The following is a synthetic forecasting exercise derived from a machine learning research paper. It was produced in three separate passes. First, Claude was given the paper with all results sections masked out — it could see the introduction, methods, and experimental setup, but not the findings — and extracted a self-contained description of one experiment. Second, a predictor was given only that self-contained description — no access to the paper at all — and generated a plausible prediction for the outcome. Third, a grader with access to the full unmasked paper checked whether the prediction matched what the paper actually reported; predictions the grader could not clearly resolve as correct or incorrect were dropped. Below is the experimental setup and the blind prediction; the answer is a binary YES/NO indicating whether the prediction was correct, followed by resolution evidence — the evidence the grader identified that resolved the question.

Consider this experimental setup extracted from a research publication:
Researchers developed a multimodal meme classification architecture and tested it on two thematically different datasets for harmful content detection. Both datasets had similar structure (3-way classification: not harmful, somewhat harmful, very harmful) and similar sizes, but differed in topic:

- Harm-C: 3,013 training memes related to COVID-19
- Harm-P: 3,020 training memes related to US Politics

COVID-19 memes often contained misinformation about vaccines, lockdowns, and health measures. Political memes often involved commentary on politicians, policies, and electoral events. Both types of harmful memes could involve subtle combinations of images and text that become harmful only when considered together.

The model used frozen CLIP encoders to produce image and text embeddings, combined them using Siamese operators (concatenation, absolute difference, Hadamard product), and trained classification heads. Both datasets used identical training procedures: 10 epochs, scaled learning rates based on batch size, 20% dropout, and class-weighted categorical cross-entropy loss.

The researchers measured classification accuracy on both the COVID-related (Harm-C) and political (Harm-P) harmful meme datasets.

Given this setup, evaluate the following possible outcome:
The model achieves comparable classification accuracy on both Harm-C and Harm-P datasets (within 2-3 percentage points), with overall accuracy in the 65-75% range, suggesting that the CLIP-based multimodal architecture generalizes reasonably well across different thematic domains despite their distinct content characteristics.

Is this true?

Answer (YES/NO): NO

━━━━━━━━━━━━━━━━━━━━━━━━━━━━━━

Task to carry out> Find the word "COVID" in the entries. Copy each line that holds it.

Solved exercise>
- Harm-C: 3,013 training memes related to COVID-19
COVID-19 memes often contained misinformation about vaccines, lockdowns, and health measures. Political memes often involved commentary on politicians, policies, and electoral events. Both types of harmful memes could involve subtle combinations of images and text that become harmful only when considered together.
The researchers measured classification accuracy on both the COVID-related (Harm-C) and political (Harm-P) harmful meme datasets.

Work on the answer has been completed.